**Data records:**
Start
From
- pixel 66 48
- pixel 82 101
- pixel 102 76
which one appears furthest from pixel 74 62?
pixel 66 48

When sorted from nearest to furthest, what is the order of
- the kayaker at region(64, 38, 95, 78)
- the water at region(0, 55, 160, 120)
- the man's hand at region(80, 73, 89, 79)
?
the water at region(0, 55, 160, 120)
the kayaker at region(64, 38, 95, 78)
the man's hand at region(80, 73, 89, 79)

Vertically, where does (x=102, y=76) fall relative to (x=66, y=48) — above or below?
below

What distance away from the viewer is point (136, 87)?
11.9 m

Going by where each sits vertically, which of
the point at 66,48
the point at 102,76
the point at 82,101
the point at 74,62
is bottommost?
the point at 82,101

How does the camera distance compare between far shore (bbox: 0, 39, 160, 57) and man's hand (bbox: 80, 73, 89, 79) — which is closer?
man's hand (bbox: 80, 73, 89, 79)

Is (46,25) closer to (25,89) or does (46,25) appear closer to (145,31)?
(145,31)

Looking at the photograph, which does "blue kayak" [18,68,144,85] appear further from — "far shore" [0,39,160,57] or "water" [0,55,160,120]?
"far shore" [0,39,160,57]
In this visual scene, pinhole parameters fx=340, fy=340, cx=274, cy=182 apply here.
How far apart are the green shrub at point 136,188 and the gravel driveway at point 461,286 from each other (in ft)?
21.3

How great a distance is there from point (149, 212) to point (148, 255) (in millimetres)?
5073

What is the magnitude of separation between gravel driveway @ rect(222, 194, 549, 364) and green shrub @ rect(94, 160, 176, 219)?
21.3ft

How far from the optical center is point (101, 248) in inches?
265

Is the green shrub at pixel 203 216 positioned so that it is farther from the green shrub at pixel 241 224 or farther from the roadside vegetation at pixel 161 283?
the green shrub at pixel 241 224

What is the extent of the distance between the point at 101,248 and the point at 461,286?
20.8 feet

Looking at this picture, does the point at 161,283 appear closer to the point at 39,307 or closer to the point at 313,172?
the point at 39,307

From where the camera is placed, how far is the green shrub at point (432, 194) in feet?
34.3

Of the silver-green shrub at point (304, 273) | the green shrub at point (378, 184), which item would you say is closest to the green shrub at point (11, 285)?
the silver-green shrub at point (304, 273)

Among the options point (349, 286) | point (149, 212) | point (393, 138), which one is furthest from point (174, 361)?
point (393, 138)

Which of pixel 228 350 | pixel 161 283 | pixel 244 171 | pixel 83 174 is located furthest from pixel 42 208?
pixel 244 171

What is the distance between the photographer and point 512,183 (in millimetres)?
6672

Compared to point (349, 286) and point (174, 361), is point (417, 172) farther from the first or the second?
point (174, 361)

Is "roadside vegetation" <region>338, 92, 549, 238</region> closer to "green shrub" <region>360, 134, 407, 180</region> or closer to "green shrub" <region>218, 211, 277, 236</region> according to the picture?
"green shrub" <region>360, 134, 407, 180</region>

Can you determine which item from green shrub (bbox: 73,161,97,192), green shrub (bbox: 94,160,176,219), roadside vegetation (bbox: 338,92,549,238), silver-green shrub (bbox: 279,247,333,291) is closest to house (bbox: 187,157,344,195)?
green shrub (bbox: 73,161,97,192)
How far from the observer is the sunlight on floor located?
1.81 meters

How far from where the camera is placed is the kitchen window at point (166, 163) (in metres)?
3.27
End
**WORK TO DO:**
Reproduce exactly the line containing "Of the silver-green" and every line after it through the end of the records above, and nothing else.

**TASK OUTPUT:**
Of the silver-green shrub at point (304, 273) | the green shrub at point (378, 184), which item would you say is closest to the green shrub at point (11, 285)?
the silver-green shrub at point (304, 273)

Among the options point (349, 286) | point (149, 212) | point (393, 138), which one is furthest from point (174, 361)?
point (393, 138)

Which of pixel 228 350 | pixel 161 283 | pixel 244 171 | pixel 83 174 is located furthest from pixel 42 208?
pixel 244 171

What is the distance between the photographer and point 512,183 (in millimetres)?
6672

Compared to point (349, 286) and point (174, 361), is point (417, 172) farther from the first or the second?
point (174, 361)

Is "roadside vegetation" <region>338, 92, 549, 238</region> closer to "green shrub" <region>360, 134, 407, 180</region> or closer to "green shrub" <region>218, 211, 277, 236</region> according to the picture?
"green shrub" <region>360, 134, 407, 180</region>

Can you determine which item from green shrub (bbox: 73,161,97,192), green shrub (bbox: 94,160,176,219), roadside vegetation (bbox: 338,92,549,238), silver-green shrub (bbox: 279,247,333,291) is closest to house (bbox: 187,157,344,195)?
green shrub (bbox: 73,161,97,192)
How far from the observer is the sunlight on floor located?
1.81 meters

How far from where the camera is placed is the kitchen window at point (166, 163) (in metres)?
3.27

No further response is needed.